## [Article]

31 January 2008

My family is truly mad. I am pretty sure anyone who has ever met them knows this, but nonetheless. It is, on occasion, disconcerting.

It is also counterproductive to any sense of practicality one may unwittingly, or more appropriately, pitifully, try to impose.

And when trying to plan a schedule from 3,000 miles and in need of some assistance it is most exceedingly vexing.

le sigh.

24 January 2008

torn

I am sick.

I hate being sick.

I hate feeling trapped in my own body, which is on a rampage of revolt and generally trying to exorcise my sanity.

Plus, on that day three, when things are slightly better, and you feel finally ready to maybe think about eating solid food, and maybe going back to work before the month is out, my brain wakes up long before the rest of me.

Still bedridden with paralyzingly numb limbs and slightly queasy everything else, I am tormented by worries about the gas bill, antsy about friday's now impossible deadlines, and riddled with guilt and sadness for everything from a hangnail to how I wish my family had communicated better over the last two decades. It's like being caught in a landslide of unbidden thought-loops that will slowly tear out any sanity not already destroyed by the delirium and cabin fever.

I so hate being sick. It's the only time I can't properly escape myself.

22 January 2008

Hello gentle reader.

I feel I have not been myself lately, and I apologise.

I will heretofore endeavour to create a more amenable environment in my trivial updates and impart some small amount of useless knowledge for your edification.

## [Material]
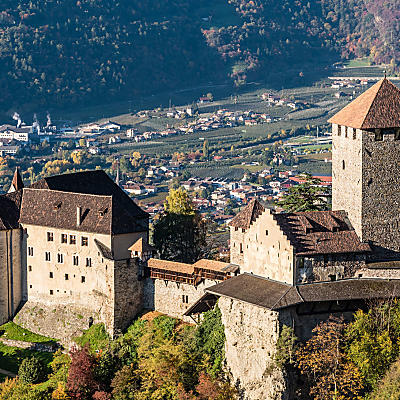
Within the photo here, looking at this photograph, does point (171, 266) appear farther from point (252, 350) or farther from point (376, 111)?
point (376, 111)

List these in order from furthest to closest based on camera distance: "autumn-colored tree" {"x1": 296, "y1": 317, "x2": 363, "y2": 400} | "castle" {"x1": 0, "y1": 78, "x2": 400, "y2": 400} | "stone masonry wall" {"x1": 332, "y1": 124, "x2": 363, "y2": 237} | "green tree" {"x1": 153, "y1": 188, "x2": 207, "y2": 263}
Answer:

## [Tasks to complete]
A - According to the blog, from how far away is the writer trying to plan a schedule?
B - Sum up the blog in three sentences.
C - Continue writing the blog from the point where it stops.

## [Outputs for the tasks]
A - From 3,000 miles away.

B - The writer calls their family truly mad and finds this most vexing when trying to plan a schedule from 3,000 miles away. While sick and still bedridden, the writer is tormented by worries about the gas bill, Friday's deadlines and past family troubles, and hates being sick because it is the only time they can't escape themselves. In an earlier entry, the writer apologizes for not being themselves lately and promises more agreeable updates with a little useless knowledge.

C -
Today:

- The national flower of Mexico is the Dahlia

- and here is a newspaper article (Being Unfaithful Keeps Me Happy) I find by turns deeply sad and hysterical.

Modernity is a joke. May I never be a Telegraph reader.

21 January 2008

Tis the season...

8:00: Wake up

8:30: Get dressed in the dark. Misplace favourite bra.

9:00: Tie up wet hair, run out the door, laden with books. Still darkish out.

9:10: It's pissing it down. Dig hat out of bag and commence dismal walk.

9:20: Breakfast detour - run up 3 flights of steps to street level, try not to die.

9:25: Cleverly step on the dry bit of a half submurged flagstone - except that seesaws the stone on it's invisible fulcrum, sending the whole puddle crashing down into my shoe.

9:30: Coffee shop does not take cards. Proceed to unload all of bag onto counter in search for enough change for breakfast.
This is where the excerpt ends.